==== 原文 ====

性能試験に使える!Amazon Cognito認証情報取得方法

こんにちは、インフラエンジニアの深町です。
本日から、クラウドインフラ事業部に所属しているエンジニアが交代制でテックブログを掲載していくこととなりました!
定期的に記事を掲載していきますので、ぜひ目を通して頂けますと嬉しいです!
さて、本日は記念すべき1回目です!
今回は、Amazon Cognitoを利用しスマホアプリユーザー管理を実施しているシステムで
「テスト用に数千人単位のユーザーをどうやって登録したらいいんだ?」と
試行錯誤した時の話を書こうと思います。
結論から言うと、AWS CLIを利用し大量ユーザーを作成する&Token取得により、無事性能試験を実施することができました。
その時の対応内容について以下に記していきます。
Amazon Cognito環境が既にあって、
性能試験などで大量ユーザー登録やToken取得に困っている人は・・・
「1.1 Amazon Cognitoユーザープール設定確認」から「1.4 Amazon CognitoユーザーのIDToken取得」を参考にしてください。

==== 表示データ ====

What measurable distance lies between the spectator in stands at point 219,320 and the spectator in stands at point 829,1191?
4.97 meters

====

◆ **課題内容**: 原文によれば、性能試験を無事に実施できたのは何によるものですか。原文の記述に基づき、一文で説明してください。

◆ **解答**: AWS CLIを利用して大量のユーザーを作成し、Tokenを取得したことにより、性能試験を無事に実施することができました。